LAST WEEK, the Commonwealth Government published the '2023 Defence Strategic Review'. The Review, arguably the most significant of its kind in the 21st Century, was released the day before the commemoration of ANZAC Day, the 108th anniversary of Australian troops landing at Gallipoli. Of the 60,000 Australian soldiers who lost their lives in World War I, 8,159 were in Gallipoli.

ANZAC Day brings Australians together to recognise these and many other service peoples’ sacrifices. Rather than celebrating glorious victories, ANZAC Day calls for sober reflection on the role that Australia has played in wars and that war has played in the lives of ordinary Australians.

With some notable exceptions, particularly repelling Japanese forces from Papua New Guinea and the South Pacific during World War II, the majority of Australian conflicts have been fought in the interests of its imperial patrons: Britain and the United States. A critical reading of the '2023 Defence Strategic Review' indicates that Australia will continue its iron-clad commitment to fighting on behalf of its more powerful allies, even in situations where its own interests are questionable.

While the world wars galvanised the Australian public against the enemies of Britain and later the United States and continue to be celebrated as great victories for Australia’s shared interests with its major allies, subsequent conflicts exist in a more complicated context.

The Vietnam War and more recently the invasions of Iraq and Afghanistan, have divided the Australian populace. The lack of a final victory, despite the immense sacrifice of many Australians in these conflicts, has demonstrated a disconnect between the stated shared interests of Australia and the United States and the actual interests of ordinary Australians. Rather than learning from the 60,000 senseless deaths during World War I, Australia has continued to commit itself to foreign wars against foes who have posed no direct threat.

In August last year, Prime Minister Anthony Albanese and Defence Minister Richard Marles commissioned a review of the Australian Defence Force (ADF) to understand its preparedness for changes in regional security. Delivered on 14 February 2023 and published on 24 April, the '2023 Defence Strategic Review' calls for vast changes to the ADF force structure and posture.

These recommendations centre around a proposed transition away from the “defence of Australia” concept that was focused on minor regional threats to security and towards “national defence”, a whole-of-government policy that prioritises 'the defence of Australia against potential threats arising from major power competition'. No longer avoiding pointing to Beijing as the supposed source of Australian insecurity, the report claims 'China-United States competition is the defining feature of our region and our time'.

The Review paints a clear picture: China is the major threat to Australia. And the ADF are not currently prepared to address this threat.

What the Review fails to articulate is why China poses a threat to Australia. The Review is full of references to protecting Australia’s “northern approaches” while framing “major powers” as the key threat to Australian security, but these recurrent ideas are never causally linked. The “strategy of denial” is put forward as a way Australia can protect itself from aggressors, a doctrine that aims to 'defend against and defeat, an act of aggression'.

But why would Australia have to deny a Chinese act of aggression through its northern approaches? Fears of an "Asian invasion" have been prevalent in Australia since the 19th Century, framing the country as a vast and wealthy land insufficiently protected by its small Anglo-Saxon population against attacks from "vast hordes" to the country’s north.

## LISTED ENTRIES
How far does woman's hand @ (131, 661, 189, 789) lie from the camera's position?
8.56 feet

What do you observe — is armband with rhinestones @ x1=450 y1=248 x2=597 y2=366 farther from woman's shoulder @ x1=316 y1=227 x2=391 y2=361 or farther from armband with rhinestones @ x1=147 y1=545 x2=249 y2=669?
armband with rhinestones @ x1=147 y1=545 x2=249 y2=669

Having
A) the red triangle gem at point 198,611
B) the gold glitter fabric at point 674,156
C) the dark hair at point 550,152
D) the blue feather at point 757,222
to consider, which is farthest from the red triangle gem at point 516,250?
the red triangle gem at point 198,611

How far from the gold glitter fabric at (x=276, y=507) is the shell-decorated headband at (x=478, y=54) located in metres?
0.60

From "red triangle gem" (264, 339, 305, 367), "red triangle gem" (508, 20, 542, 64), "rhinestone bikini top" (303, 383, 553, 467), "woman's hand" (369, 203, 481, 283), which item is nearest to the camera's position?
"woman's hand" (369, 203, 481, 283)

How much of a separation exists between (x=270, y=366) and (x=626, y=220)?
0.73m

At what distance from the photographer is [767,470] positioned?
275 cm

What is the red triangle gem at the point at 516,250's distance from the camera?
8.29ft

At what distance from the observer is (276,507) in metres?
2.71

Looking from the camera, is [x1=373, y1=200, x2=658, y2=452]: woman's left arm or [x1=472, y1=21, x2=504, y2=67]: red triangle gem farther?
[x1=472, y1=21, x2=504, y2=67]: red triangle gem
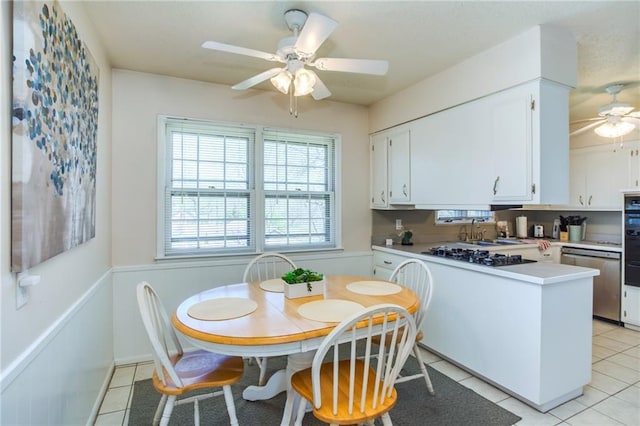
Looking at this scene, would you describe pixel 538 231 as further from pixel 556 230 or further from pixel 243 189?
pixel 243 189

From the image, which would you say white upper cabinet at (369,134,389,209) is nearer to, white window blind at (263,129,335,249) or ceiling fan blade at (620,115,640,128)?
white window blind at (263,129,335,249)

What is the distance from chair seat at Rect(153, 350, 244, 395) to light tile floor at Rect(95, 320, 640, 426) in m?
0.65

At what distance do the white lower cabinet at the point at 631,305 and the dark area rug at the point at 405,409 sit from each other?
104 inches

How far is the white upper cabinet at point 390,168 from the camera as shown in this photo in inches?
134

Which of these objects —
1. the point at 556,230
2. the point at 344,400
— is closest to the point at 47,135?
the point at 344,400

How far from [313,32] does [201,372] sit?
1865 millimetres

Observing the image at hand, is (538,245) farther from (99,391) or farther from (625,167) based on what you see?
(99,391)

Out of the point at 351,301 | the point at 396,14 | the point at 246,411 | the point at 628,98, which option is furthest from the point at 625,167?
the point at 246,411

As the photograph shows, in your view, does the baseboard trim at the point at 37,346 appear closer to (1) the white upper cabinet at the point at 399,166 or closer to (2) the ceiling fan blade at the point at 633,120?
(1) the white upper cabinet at the point at 399,166

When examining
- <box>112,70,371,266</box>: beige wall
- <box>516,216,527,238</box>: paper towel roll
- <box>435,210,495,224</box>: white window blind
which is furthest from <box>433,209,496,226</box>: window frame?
<box>112,70,371,266</box>: beige wall

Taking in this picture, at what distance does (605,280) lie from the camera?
3812 mm

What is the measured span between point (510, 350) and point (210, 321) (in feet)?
6.63

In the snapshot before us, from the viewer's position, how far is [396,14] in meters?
2.02

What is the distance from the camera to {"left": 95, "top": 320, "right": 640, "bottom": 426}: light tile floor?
206cm
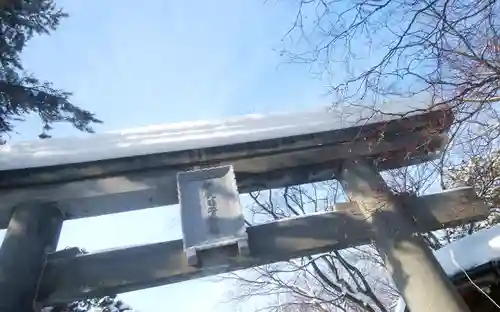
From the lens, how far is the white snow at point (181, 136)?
379 cm

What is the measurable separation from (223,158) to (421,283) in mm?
2145

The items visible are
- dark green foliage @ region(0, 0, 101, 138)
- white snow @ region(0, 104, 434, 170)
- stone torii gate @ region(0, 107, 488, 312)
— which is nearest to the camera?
stone torii gate @ region(0, 107, 488, 312)

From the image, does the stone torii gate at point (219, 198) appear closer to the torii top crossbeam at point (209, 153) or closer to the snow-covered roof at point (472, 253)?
the torii top crossbeam at point (209, 153)

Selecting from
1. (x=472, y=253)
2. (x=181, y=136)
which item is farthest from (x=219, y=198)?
(x=472, y=253)

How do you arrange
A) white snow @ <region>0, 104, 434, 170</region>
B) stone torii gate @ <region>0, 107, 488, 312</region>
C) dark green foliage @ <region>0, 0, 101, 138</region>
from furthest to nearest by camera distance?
dark green foliage @ <region>0, 0, 101, 138</region>, white snow @ <region>0, 104, 434, 170</region>, stone torii gate @ <region>0, 107, 488, 312</region>

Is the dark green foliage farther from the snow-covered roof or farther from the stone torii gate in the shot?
the snow-covered roof

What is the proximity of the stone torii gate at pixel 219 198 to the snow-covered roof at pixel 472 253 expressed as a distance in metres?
0.26

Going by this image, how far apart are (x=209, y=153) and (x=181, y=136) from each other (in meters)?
0.33

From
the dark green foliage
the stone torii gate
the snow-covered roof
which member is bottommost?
the snow-covered roof

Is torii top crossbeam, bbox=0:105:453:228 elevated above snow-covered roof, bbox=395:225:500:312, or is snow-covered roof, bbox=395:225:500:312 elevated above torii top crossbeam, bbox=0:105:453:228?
torii top crossbeam, bbox=0:105:453:228

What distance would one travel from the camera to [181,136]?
4023mm

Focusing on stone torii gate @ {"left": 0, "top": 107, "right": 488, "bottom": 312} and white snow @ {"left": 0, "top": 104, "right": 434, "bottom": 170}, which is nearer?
stone torii gate @ {"left": 0, "top": 107, "right": 488, "bottom": 312}

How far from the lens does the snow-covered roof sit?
381 cm

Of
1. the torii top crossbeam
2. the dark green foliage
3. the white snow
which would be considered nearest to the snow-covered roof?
the torii top crossbeam
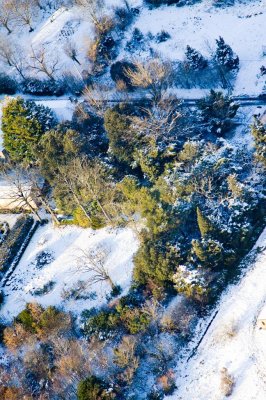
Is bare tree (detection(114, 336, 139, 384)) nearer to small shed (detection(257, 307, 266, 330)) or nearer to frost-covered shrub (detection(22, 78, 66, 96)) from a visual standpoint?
small shed (detection(257, 307, 266, 330))

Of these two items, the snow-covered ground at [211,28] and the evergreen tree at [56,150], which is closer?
the evergreen tree at [56,150]

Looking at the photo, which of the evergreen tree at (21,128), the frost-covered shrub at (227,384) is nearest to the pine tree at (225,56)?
the evergreen tree at (21,128)

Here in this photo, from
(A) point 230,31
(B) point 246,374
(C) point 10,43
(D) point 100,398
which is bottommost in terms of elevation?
(B) point 246,374

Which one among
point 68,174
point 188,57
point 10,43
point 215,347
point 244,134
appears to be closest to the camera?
point 215,347

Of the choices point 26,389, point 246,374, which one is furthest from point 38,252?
point 246,374

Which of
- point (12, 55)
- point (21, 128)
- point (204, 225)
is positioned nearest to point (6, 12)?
point (12, 55)

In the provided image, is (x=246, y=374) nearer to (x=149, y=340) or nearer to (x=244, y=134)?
(x=149, y=340)

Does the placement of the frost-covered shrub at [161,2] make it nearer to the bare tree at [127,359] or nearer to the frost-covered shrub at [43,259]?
the frost-covered shrub at [43,259]
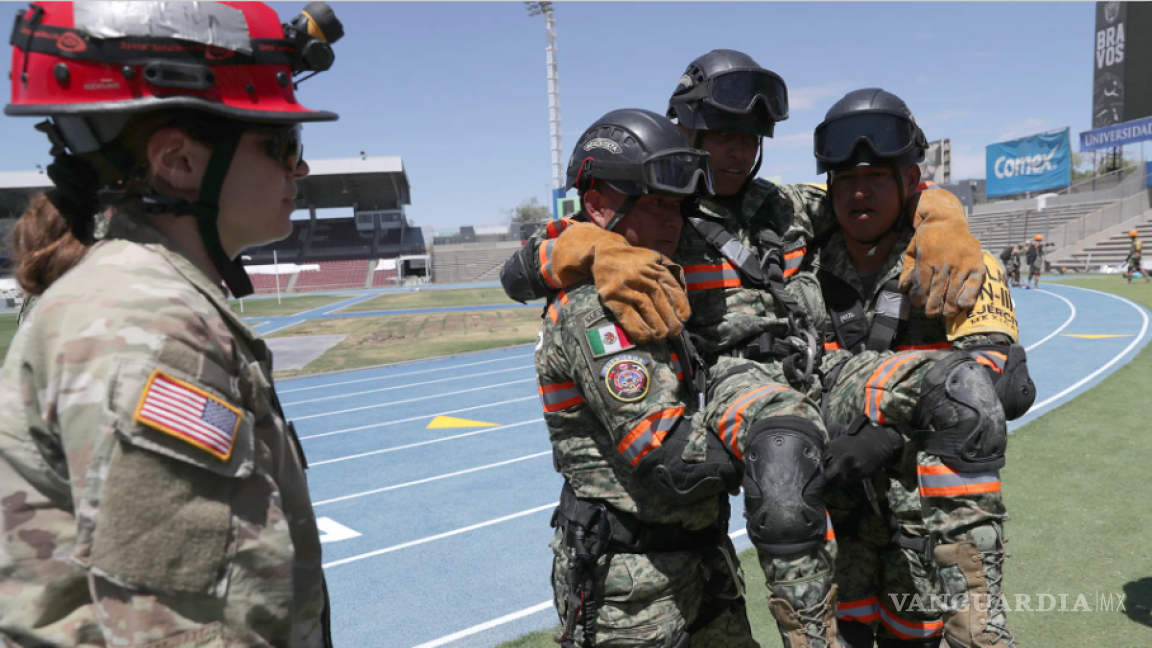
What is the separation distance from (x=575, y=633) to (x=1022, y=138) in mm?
48273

## WRITTEN EXERCISE
Please quote everything from "While the world" down to "no direct threat." in the piece on the 2023 Defence Strategic Review above, keeping every word unchanged.

## EXPECTED ANSWER
While the world wars galvanised the Australian public against the enemies of Britain and later the United States and continue to be celebrated as great victories for Australia’s shared interests with its major allies, subsequent conflicts exist in a more complicated context.

The Vietnam War and more recently the invasions of Iraq and Afghanistan, have divided the Australian populace. The lack of a final victory, despite the immense sacrifice of many Australians in these conflicts, has demonstrated a disconnect between the stated shared interests of Australia and the United States and the actual interests of ordinary Australians. Rather than learning from the 60,000 senseless deaths during World War I, Australia has continued to commit itself to foreign wars against foes who have posed no direct threat.